As I mentioned, it’s very counterintuitive, but your assumptions based on what you mentioned about color are mistaken.
I know I’m not really answering your question because the question you’re asking presupposes an answer that doesn’t exist. You can’t add yellow to RGB color to make it greener or warmer or whatever. Instead, yellow is a secondary color that emerges from the subtraction of blue. As I also mentioned, if you want to work in a subtractive color space that’s more intuitive, Photoshop (or any other image editor that supports CMYK) will let you do that.
The following might help explain.
You’ve got lights?
What software are you using?
I’m a bit confused on what your’e doing.
In Photoshop for example
You can select your colour in RGB - and fill your canvas
In the channels on the right you see RGB
You can then create a ‘New Spot Channel’
Call it yellow
And select the swatch in the bottom left
Set to 100% yellow (this is faux pas but I’ll go on)
Your Yellow might look like this
So you need to fill that will a solid colour (black will do as it’s going to make it yellow)
And only the yellow channel selected
Click anywhere on the canvas to fill with black (or in this case Yellow)
Double Click the Yellow channel to open the dialog box
And change the opacity
There you go - you’re adding Yellow to RGB. (in a very faux pas way)
Another simple way is to use Color Balance
You can move the sliders towards the balance you want
Colder, Warmer etc.
And you adjust in shadows/midtones/highlights independently.
Well, the lights in question are stage lights for an auditorium. Those lights are controlled by a Leviton Piccolo V24 light control board. It’s an old system made in 2009. The overhead colored lights have segments with Red, Green, Blue, and Yellow lights. I can set those lights to a whole number percent as their brightness.
Stage lighting is a whole cat unto itself. If you are using LED fixtures you are still using the same RGB additive system that B has described, but the addition of yellow or rather Amber (it’s really an RGBA system) allows you to correct for skin tones and set the tone of a scene (warm or cool or neutral.) Trying to equate it to any kind of graphic system is not really viable.
I did stage lighting for hmmm maybe 15 years back when gels were used rather than LED RGBA systems, though we still had RGBA strip lighting for fill and cyc wash. I will never forget being the NEWB and asking how to get white light on the cyc with RGBA a lights, LOL. Just turn em ALL on.

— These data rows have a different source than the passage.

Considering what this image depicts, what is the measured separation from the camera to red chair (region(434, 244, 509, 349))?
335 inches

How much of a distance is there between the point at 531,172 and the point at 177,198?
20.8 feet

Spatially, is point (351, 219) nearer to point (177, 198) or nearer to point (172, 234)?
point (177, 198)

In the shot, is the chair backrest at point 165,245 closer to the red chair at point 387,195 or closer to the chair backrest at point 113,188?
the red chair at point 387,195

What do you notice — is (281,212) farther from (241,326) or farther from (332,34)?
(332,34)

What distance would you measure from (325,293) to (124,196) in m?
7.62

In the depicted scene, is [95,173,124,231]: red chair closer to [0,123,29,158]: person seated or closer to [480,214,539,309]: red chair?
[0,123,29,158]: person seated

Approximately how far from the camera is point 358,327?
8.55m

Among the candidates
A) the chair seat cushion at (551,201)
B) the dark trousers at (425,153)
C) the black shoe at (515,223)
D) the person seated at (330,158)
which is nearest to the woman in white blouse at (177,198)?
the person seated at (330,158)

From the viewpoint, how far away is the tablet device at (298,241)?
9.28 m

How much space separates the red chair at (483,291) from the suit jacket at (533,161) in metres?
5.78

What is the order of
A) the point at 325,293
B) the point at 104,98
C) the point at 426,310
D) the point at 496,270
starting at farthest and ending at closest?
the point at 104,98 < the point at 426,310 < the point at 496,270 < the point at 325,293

If you want a cooler white, take down the amber a few points. The gelling system is actually subtractive as they are filters sutracting the color of light you don’t want and throwing the color you do. But that’s probably neither here nor there.
Still stage lighting isn’t about trying to hit a specific color, it’s all about the mood of the scene. And it takes some skill, which can be gained with quite a bit of practice. Maybe somewhere there is a chart, but the primary RGB color wheel still works and the addition of Amber makes it work better.
It sounds like you are trying to make this harder than it really is.
You can try something like this, but I’m not sure it will 100% translate to stage lighting which can be fixture and system dependent. And I’m not sure how you translate a system that goes from 0 to 255 either. You can only dial in by 1% or do you have slider control?
BTW, you gotta scroll all the way down to get the RGB picks.
Maybe you can do the math with 255 = 100 and your picker number being a percentage of that. I wouldn’t be able to check at work unless I had about an hour with one of our RGBA light boxes, LOL! But I might just do it some boring day cuz now I’m curious!
Our school uses gell colors. However, the yellow might be light amber. I’m partially color-blind which is why I wanted a systematic way of doing this.
While it isn’t out of the realm of possibility for a designer to be partially colorblind (there is at least one on this forum) with stage lighting there really is no substitute for being able to see. You may have to ask a friend for help to work through that challenge. I’m sorry.